▶ _Written instruction 1_
Say whether each statement below agrees with the thread about deleting Kafka topics. Answer yes or no for each and quote the deciding words of the thread.
(a) The asker is able to set a time-based retention policy.
(b) Each database table is written to Kafka as its own topic.
(c) The reply calls log.retention.bytes a per-topic setting.

1

I'm using Apache Kafka. I dump huge dbs into Kafka, where each database's table is a topic.

I cannot delete topic before it's completely consumed. I cannot set time-based retention policy because I don't know when topic will be consumed. I have limitited disk and too much data. I have to write code that will orchestrate by consumption and deletion programmatically. I understand that the problem appear because we're using Kafka for batch processing, but I can't change technology stack.

What is the correct way to delete consumed topic from brokers?

Currently, I'm calling kafka.admin.AdminUtils#deleteTopic. But I can't find clear related documentation. The method signature doesn't contain kafka server URLs. Does that mean that I'm deleting only topic's metadata and broker's disk usage isn't reduced? So when real append-log file deletion happens?

VB_
  • 45,112
  • 42
  • 145
  • 293

1 Answers1

1

Instead of using a time-based retention policy, are you able to use a size-based policy? log.retention.bytes is a per-partition setting that might help you out here.

▶ _Listing_

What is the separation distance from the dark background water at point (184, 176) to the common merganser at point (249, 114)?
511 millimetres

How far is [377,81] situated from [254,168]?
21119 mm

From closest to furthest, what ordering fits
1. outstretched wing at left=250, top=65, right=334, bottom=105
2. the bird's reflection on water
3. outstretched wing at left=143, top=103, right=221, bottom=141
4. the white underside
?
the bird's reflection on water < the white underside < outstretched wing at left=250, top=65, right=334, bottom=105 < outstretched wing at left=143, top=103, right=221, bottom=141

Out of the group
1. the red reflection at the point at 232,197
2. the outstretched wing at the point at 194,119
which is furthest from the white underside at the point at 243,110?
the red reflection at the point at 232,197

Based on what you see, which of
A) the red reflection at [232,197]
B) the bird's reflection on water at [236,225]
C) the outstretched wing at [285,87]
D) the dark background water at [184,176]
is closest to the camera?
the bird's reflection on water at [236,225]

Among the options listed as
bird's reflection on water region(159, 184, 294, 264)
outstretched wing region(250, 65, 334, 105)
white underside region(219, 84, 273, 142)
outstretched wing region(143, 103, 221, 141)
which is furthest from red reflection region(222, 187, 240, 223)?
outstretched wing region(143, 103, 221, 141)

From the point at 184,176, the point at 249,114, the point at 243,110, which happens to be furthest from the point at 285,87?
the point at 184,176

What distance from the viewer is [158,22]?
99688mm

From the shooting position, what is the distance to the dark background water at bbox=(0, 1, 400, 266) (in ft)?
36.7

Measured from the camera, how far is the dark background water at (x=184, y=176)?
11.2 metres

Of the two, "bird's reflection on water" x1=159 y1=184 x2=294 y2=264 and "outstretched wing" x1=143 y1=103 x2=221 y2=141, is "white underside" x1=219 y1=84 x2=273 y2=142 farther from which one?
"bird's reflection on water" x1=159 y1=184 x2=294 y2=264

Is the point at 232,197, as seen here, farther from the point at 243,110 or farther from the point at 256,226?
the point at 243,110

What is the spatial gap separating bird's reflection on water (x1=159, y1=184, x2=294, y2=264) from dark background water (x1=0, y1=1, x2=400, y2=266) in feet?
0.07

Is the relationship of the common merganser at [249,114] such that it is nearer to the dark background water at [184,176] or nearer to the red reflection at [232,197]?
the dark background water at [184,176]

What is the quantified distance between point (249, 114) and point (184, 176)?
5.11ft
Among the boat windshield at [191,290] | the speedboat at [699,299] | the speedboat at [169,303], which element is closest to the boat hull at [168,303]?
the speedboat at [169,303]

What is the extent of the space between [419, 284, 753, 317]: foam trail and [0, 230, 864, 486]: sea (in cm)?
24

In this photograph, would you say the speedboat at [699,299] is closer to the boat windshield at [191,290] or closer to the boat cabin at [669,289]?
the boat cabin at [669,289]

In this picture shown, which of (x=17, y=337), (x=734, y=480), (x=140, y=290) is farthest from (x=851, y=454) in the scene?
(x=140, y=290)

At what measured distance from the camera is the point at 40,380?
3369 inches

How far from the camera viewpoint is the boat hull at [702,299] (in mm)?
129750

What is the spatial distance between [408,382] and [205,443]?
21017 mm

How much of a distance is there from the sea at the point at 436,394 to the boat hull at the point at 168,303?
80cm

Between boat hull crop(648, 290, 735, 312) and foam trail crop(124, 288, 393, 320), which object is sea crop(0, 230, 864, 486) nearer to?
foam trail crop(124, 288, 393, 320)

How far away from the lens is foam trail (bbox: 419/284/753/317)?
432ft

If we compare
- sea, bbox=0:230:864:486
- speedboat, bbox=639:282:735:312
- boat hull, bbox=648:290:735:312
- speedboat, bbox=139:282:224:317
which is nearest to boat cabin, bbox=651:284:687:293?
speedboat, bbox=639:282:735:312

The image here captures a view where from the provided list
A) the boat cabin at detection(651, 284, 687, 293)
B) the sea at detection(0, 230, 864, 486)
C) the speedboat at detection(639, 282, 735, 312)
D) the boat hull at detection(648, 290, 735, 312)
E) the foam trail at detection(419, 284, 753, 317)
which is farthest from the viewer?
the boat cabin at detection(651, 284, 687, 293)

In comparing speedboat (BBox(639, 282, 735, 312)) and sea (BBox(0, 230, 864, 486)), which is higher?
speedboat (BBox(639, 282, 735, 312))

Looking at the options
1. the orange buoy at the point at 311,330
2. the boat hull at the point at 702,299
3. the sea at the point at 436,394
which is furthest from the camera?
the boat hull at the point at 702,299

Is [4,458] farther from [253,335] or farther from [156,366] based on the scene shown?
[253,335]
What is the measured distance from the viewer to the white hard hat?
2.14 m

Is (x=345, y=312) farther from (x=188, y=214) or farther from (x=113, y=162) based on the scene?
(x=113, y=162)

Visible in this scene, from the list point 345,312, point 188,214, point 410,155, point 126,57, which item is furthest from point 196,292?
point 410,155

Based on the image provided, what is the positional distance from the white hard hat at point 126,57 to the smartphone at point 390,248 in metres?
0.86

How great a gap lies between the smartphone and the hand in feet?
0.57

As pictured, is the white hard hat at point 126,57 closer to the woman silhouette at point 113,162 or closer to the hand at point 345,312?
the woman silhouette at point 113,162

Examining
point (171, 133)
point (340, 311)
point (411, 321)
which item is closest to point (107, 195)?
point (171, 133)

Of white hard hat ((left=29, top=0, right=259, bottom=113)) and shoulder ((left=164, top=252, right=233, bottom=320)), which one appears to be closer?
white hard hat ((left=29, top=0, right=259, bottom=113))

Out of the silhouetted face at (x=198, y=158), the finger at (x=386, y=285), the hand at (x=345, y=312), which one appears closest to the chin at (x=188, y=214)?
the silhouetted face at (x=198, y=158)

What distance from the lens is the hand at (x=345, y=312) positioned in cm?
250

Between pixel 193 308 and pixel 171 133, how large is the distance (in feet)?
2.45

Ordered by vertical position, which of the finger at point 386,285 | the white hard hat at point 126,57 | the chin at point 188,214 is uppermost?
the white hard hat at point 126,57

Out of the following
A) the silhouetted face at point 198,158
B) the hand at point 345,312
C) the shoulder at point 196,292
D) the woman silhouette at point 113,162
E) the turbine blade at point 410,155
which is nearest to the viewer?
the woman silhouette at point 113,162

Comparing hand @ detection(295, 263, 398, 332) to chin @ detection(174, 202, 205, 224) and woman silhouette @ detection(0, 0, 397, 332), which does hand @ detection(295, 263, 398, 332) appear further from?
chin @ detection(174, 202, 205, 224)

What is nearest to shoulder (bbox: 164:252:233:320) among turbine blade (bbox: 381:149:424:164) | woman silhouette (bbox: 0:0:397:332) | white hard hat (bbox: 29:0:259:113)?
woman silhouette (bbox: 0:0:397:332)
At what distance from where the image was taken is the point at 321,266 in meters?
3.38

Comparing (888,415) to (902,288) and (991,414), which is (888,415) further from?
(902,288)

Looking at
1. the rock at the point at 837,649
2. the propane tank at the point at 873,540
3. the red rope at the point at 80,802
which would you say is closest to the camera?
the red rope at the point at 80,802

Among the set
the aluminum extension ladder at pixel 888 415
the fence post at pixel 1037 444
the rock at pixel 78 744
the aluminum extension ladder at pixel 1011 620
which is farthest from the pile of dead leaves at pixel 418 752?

▶ _Written instruction 2_
Retype the records, starting at their first line and stopping after the line that contains "11.2 metres".

▶ _Correct response 1_
(a) No: "I cannot set time-based retention policy because I don't know when topic will be consumed."
(b) Yes: "where each database's table is a topic."
(c) No: "log.retention.bytes is a per-partition setting"

▶ _Correct response 2_
What is the separation distance from the dark background water at point (184, 176) to the common merganser at point (249, 114)?
511 millimetres

How far is [377,81] situated from [254,168]?
21119 mm

From closest to furthest, what ordering fits
1. outstretched wing at left=250, top=65, right=334, bottom=105
2. the bird's reflection on water
3. outstretched wing at left=143, top=103, right=221, bottom=141
4. the white underside
?
the bird's reflection on water < the white underside < outstretched wing at left=250, top=65, right=334, bottom=105 < outstretched wing at left=143, top=103, right=221, bottom=141

Out of the group
1. the red reflection at the point at 232,197
2. the outstretched wing at the point at 194,119
which is furthest from the white underside at the point at 243,110?
the red reflection at the point at 232,197

Based on what you see, which of
A) the red reflection at [232,197]
B) the bird's reflection on water at [236,225]
C) the outstretched wing at [285,87]
D) the dark background water at [184,176]
is closest to the camera?
the bird's reflection on water at [236,225]

Among the options listed as
bird's reflection on water region(159, 184, 294, 264)
outstretched wing region(250, 65, 334, 105)
white underside region(219, 84, 273, 142)
outstretched wing region(143, 103, 221, 141)
which is furthest from red reflection region(222, 187, 240, 223)?
outstretched wing region(143, 103, 221, 141)

From the point at 184,176, the point at 249,114, the point at 243,110, which happens to be furthest from the point at 285,87?
the point at 184,176

What distance from the viewer is [158,22]?
99688mm

From the shooting position, what is the distance to the dark background water at bbox=(0, 1, 400, 266) (in ft)?
36.7

Measured from the camera, how far is the dark background water at (x=184, y=176)?
11.2 metres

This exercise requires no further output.